WHAT NEEDS TO BE DONE: Could you print all of the material below verbatim, keeping every line as it stands?

MATERIAL SHOWN:

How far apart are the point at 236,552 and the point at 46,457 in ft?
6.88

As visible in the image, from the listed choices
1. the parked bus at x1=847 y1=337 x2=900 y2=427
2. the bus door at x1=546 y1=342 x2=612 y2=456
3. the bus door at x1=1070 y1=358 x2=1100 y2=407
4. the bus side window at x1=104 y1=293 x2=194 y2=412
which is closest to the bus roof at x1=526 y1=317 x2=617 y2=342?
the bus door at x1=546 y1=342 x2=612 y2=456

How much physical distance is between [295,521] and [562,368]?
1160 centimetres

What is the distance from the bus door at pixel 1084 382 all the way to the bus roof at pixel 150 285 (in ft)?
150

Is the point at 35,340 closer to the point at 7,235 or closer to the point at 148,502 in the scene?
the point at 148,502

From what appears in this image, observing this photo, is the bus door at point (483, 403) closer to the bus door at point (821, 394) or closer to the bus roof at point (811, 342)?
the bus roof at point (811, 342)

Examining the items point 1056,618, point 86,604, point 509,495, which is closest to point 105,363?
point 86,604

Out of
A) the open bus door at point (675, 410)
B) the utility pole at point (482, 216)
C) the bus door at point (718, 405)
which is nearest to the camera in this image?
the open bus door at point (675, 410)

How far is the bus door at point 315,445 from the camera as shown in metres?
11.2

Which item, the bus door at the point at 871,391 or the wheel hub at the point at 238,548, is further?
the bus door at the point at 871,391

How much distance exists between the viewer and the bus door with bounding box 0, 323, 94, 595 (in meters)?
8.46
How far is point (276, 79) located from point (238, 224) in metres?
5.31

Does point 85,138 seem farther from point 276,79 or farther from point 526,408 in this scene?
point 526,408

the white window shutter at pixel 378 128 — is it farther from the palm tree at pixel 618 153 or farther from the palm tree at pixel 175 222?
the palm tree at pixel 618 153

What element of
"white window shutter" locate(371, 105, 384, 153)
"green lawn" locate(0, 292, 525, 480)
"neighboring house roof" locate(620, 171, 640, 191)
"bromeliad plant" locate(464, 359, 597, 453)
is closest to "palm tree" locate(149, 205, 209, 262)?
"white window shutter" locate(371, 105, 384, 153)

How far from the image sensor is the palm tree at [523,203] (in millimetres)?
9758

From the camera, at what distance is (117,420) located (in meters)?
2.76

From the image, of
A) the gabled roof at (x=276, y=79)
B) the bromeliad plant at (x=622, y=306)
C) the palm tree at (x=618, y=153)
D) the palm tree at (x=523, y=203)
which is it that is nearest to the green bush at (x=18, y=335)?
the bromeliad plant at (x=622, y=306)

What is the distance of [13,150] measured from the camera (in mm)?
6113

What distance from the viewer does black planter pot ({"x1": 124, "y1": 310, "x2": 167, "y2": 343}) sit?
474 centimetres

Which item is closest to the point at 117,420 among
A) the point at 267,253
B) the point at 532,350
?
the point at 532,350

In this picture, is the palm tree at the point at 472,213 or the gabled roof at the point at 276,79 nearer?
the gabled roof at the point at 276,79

THE ANSWER:
How far apart are the point at 236,552 and the point at 46,457 in ft?
6.88

As visible in the image, from the listed choices
1. the parked bus at x1=847 y1=337 x2=900 y2=427
2. the bus door at x1=546 y1=342 x2=612 y2=456
3. the bus door at x1=1070 y1=358 x2=1100 y2=407
4. the bus side window at x1=104 y1=293 x2=194 y2=412
which is closest to the bus roof at x1=526 y1=317 x2=617 y2=342?
the bus door at x1=546 y1=342 x2=612 y2=456

How much physical distance is between [295,521] and [562,368]?
1160 centimetres

What is the distance from the bus door at pixel 1084 382 all the way to the bus roof at pixel 150 285 (in ft)?
150

Is the point at 35,340 closer to the point at 7,235 or closer to the point at 148,502 in the scene?
the point at 148,502

From what appears in this image, observing this photo, is the bus door at point (483, 403) closer to the bus door at point (821, 394) or closer to the bus roof at point (811, 342)?
the bus roof at point (811, 342)

Examining the items point 1056,618, point 86,604, point 509,495, which is closest to point 105,363?
point 86,604

Out of
A) the open bus door at point (675, 410)
B) the utility pole at point (482, 216)
C) the bus door at point (718, 405)
which is nearest to the camera in this image?
the open bus door at point (675, 410)

How far is the bus door at point 315,445 from the camera as shown in metres?
11.2

Which item, the bus door at the point at 871,391 or the wheel hub at the point at 238,548, is further?
the bus door at the point at 871,391

How much distance exists between the viewer and the bus door with bounding box 0, 323, 94, 595 (in meters)?
8.46
How far is point (276, 79) located from point (238, 224) in metres?
5.31

Does point 85,138 seem farther from point 276,79 or farther from point 526,408 in this scene?
point 526,408

the white window shutter at pixel 378 128 — is it farther from the palm tree at pixel 618 153 or farther from the palm tree at pixel 175 222?
the palm tree at pixel 618 153

What element of
"white window shutter" locate(371, 105, 384, 153)
"green lawn" locate(0, 292, 525, 480)
"neighboring house roof" locate(620, 171, 640, 191)
"bromeliad plant" locate(464, 359, 597, 453)
is closest to "palm tree" locate(149, 205, 209, 262)?
"white window shutter" locate(371, 105, 384, 153)

How far from the image sensor is the palm tree at [523,203] (in millimetres)?
9758

From the camera, at what distance is (117,420) located (in meters)?
2.76

From the image, of
A) the gabled roof at (x=276, y=79)
B) the bromeliad plant at (x=622, y=306)
C) the palm tree at (x=618, y=153)
D) the palm tree at (x=523, y=203)
which is it that is nearest to the green bush at (x=18, y=335)?
the bromeliad plant at (x=622, y=306)

What is the distance of [13,150] measured from the camera (in mm)?
6113

What distance from the viewer does black planter pot ({"x1": 124, "y1": 310, "x2": 167, "y2": 343}) sit?
474 centimetres

Which item is closest to the point at 117,420 among
A) the point at 267,253
B) the point at 532,350
?
the point at 532,350

In this picture, is the palm tree at the point at 472,213 or the gabled roof at the point at 276,79 nearer?
the gabled roof at the point at 276,79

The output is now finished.